Questions on Leibniz: Arnauld Letters, Primary Truths, Necessary & Contingent Truths

1. What does Leibniz mean by "that which is not truly one entity is not truly one entity either"?

2. Why do "entities by aggregation" have their unity in our mind alone, and what does it mean to say that "such unity is based upon the relations or modes of genuine substances"?

3. Leibniz objects to the (Cartesian and Spinozistic) view that bodies are individuated by differences in extension, shape, and motion, because such an "imaginary" account fails to provide an explanation for the metaphysical force in corporeal substances that causes such motion. What does this mean?

4. How does the "fatal necessity" of even free things depend on Leibniz's claim that the predicate is always contained within the subject?

5. How is Leibniz's principle of identity the basis for his principle of sufficient reason and his principle of the identity of indiscernibles? (Of course, you should say what these principles are as you explain how they are linked to one another.)

6. How does Leibniz's idea of the "complete or perfect notion" of an individual substance rule out purely extrinsic characteristics ("denominations")?

7. How can Leibniz claim that, even though God decrees that Peter shall certainly sin or Judas be certainly damned, their actions are not necessary but free?

8. How does every individual substance express the whole universe?

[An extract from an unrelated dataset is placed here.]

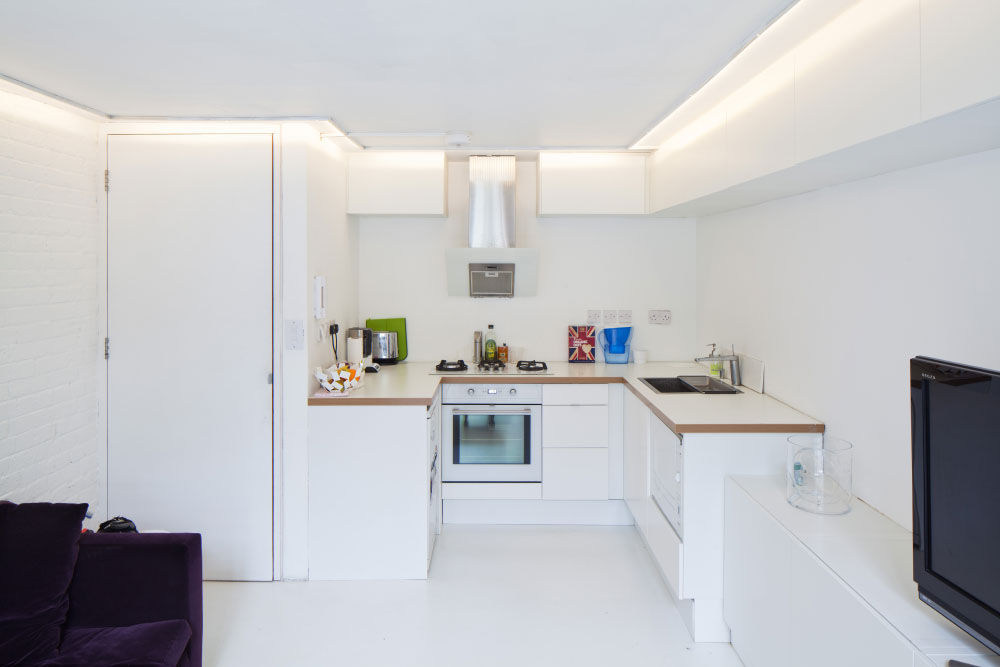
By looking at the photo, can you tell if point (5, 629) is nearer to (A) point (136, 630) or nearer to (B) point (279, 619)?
(A) point (136, 630)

9. How can substances act upon, and be acted upon by, other substances and yet not be able to exercise any "metaphysical" action on one another? And how is this seen in the relation of soul and body?

10. Why is it absurd to think that diverse parts of empty space could not be distinguished from one another by number alone? And how is this related to Leibniz's claim that there are no atoms?

11. What does Leibniz mean by saying that "extension and motion and bodies themselves, insofar as they consist in these alone, are not substances but true appearances, like rainbows and mock suns"?

12. What is the difference between necessary (i.e., "essential") and contingent (i.e., "existential") truths?